# Required work
Set down, word for word, the stretch of lines from the one containing "Within this photographed" to the end of the records below.

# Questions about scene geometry
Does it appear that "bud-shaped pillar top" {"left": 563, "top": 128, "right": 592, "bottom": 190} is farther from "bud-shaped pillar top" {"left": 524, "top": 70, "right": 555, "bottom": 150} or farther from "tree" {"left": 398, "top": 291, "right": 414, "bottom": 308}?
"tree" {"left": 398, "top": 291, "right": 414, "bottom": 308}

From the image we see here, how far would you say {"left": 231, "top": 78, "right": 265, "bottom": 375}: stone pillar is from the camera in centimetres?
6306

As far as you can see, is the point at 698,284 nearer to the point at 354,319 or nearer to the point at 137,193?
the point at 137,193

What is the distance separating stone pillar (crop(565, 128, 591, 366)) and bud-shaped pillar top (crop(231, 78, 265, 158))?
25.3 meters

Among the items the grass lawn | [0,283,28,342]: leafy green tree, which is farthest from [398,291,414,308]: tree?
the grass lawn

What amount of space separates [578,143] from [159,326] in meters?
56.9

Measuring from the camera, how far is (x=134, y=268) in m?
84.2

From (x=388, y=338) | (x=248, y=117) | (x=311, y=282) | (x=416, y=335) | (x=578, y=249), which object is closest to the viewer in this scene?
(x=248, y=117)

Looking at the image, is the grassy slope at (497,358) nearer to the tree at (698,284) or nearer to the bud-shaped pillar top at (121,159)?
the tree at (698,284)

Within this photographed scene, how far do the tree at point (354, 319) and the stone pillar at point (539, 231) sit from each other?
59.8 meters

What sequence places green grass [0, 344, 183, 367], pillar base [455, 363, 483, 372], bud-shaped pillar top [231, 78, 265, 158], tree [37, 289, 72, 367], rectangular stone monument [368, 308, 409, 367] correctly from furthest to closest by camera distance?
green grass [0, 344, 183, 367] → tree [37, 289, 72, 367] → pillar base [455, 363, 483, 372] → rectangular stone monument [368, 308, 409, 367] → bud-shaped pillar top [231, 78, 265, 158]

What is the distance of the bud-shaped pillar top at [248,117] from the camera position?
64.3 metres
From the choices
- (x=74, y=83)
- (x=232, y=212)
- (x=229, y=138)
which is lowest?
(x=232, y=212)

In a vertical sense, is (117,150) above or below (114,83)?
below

# Task result
Within this photographed scene, how far do the tree at point (354, 319) and the stone pillar at point (539, 231) sit from each other?
59.8 meters

What sequence places green grass [0, 344, 183, 367], pillar base [455, 363, 483, 372], bud-shaped pillar top [231, 78, 265, 158], tree [37, 289, 72, 367], rectangular stone monument [368, 308, 409, 367] correctly from furthest to closest by camera distance?
green grass [0, 344, 183, 367] → tree [37, 289, 72, 367] → pillar base [455, 363, 483, 372] → rectangular stone monument [368, 308, 409, 367] → bud-shaped pillar top [231, 78, 265, 158]

What is the distance of the bud-shaped pillar top at [248,117] from the camera position?
64.3 metres
From the choices
- (x=74, y=83)
- (x=232, y=212)
- (x=229, y=138)
which is lowest?
(x=232, y=212)

In a vertical sense, is (117,150) above or below (114,83)?
below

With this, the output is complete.